> [Your goal]: Exact copy, no pictures: repeat the data that follows.

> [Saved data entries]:

* * *

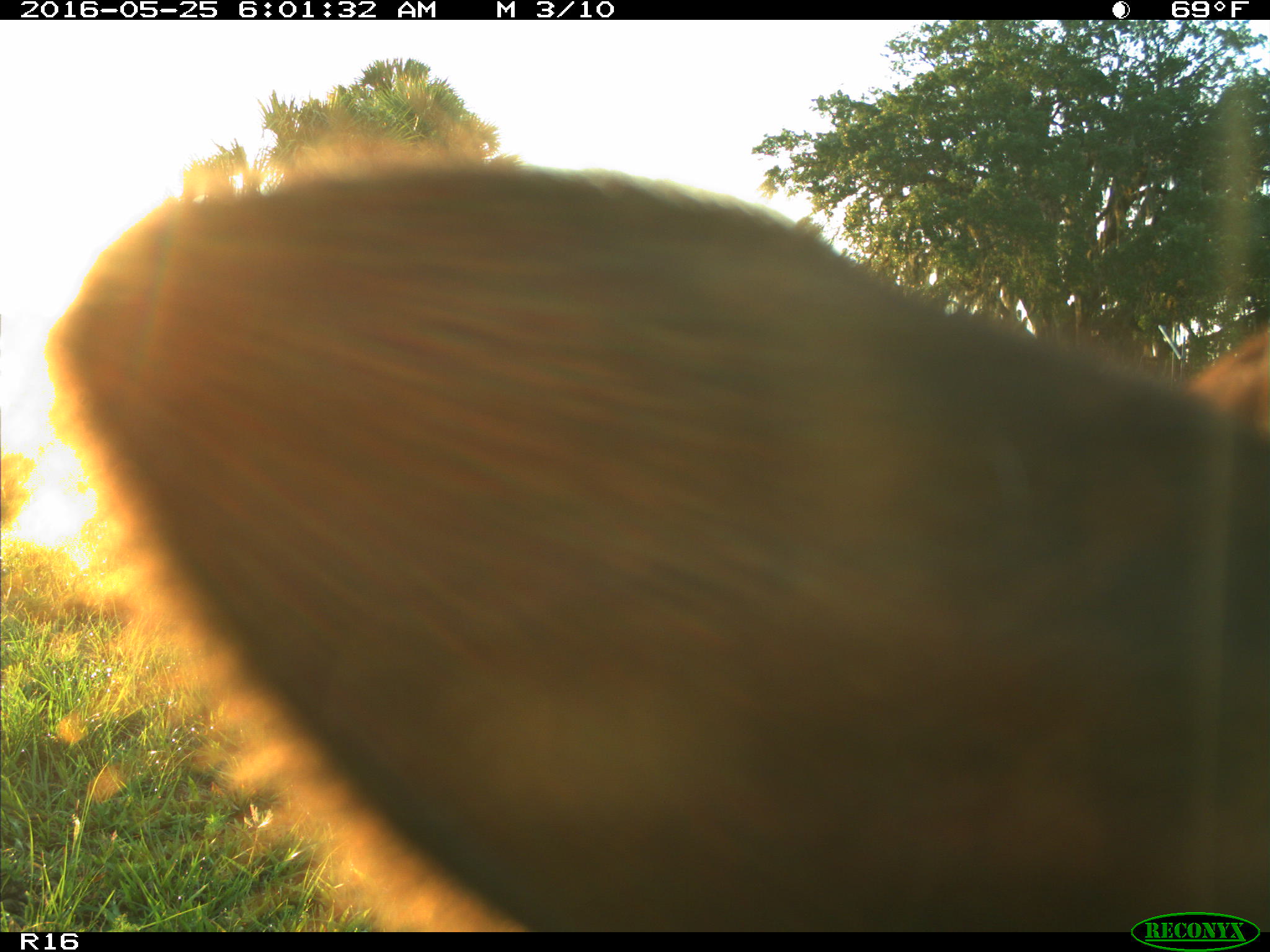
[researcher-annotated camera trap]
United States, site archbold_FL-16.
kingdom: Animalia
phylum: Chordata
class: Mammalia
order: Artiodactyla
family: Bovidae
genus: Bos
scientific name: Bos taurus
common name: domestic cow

* * *

> [Result of the task]:
[researcher-annotated camera trap]
United States, site archbold_FL-16.
kingdom: Animalia
phylum: Chordata
class: Mammalia
order: Artiodactyla
family: Bovidae
genus: Bos
scientific name: Bos taurus
common name: domestic cow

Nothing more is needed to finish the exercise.